▸ **DOCUMENT EXTRACT**:
* * * *
Cost of Goods Sold and Gross Profit

Our products are manufactured to our specifications by contracted manufacturing plants.  We design our packaging in-house for manufacture by third parties. Packaging is shipped directly to contracted manufacturing plants. We directly source the hemp derived CBD oils used in our products from select suppliers to ensure product quality and traceability of the ingredient. CBD oils are shipped to our warehouse and forwarded to our contracted manufacturing partners as needed for production. Our contract manufacturers procure the raw food ingredients, manufacture, test and package our products.  Cost of goods sold consists primarily of the cost of product obtained from the contract manufacturing plants, packaging materials and CBD oils directly sourced by the Company, and freight for shipping product from our contract manufacturing plants to our warehouse. We review inventory on hand periodically to identify damages, slow moving inventory, and/or aged inventory. Based on the analysis, we record inventories on the lower of cost and net realizable value, with any reduction in value expensed as cost of goods sold.

We calculate gross profit as net sales, including any shipping revenue collected from our customers, less cost of goods sold. Our gross profit has been and, we expect, will continue to be affected by a variety of factors, primarily product sales mix, volumes sold, discounts offered to our club members, discounts offered to newly acquired and recurring customers, the cost of our manufactured products, and the cost of freight from the manufacturer to our warehouse. Changes in cost of goods sold and gross profit may be driven by the volume and price of our sales, including the extent of discounts offered, variations in the cost of CBD and the price we pay for our manufactured products and variations in our freight costs.
* * * *
▸ **SOURCE EXCERPT**:
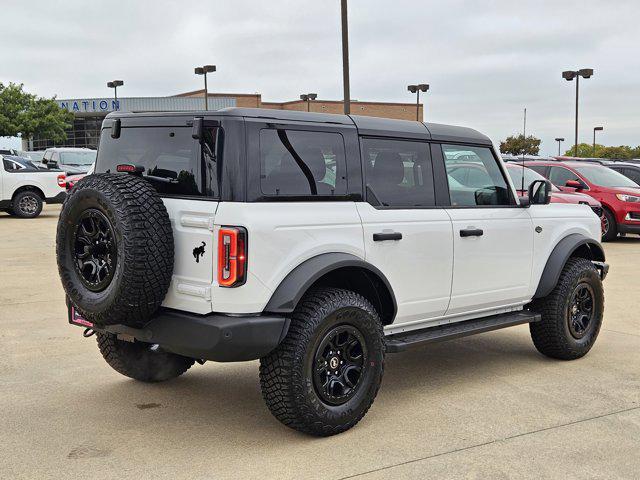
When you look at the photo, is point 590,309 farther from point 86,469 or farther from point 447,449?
* * * *
▸ **WORK TO COMPLETE**:
1. In the passage on cost of goods sold and gross profit above, set down the part starting at "We calculate gross" and ending at "our freight costs.".
2. Summarize the passage on cost of goods sold and gross profit in two sentences.

▸ **RESPONSES PER TASK**:
1.
We calculate gross profit as net sales, including any shipping revenue collected from our customers, less cost of goods sold. Our gross profit has been and, we expect, will continue to be affected by a variety of factors, primarily product sales mix, volumes sold, discounts offered to our club members, discounts offered to newly acquired and recurring customers, the cost of our manufactured products, and the cost of freight from the manufacturer to our warehouse. Changes in cost of goods sold and gross profit may be driven by the volume and price of our sales, including the extent of discounts offered, variations in the cost of CBD and the price we pay for our manufactured products and variations in our freight costs.

2. Contract manufacturers make, test and package the products to the company's specifications, using packaging the company designs and hemp-derived CBD oils it sources directly. Cost of goods sold consists mainly of the cost of product from those plants, packaging, CBD oils and freight to the warehouse, and gross profit, which is net sales including shipping revenue minus that cost, is affected mainly by sales mix, volumes, discounts, product costs and freight.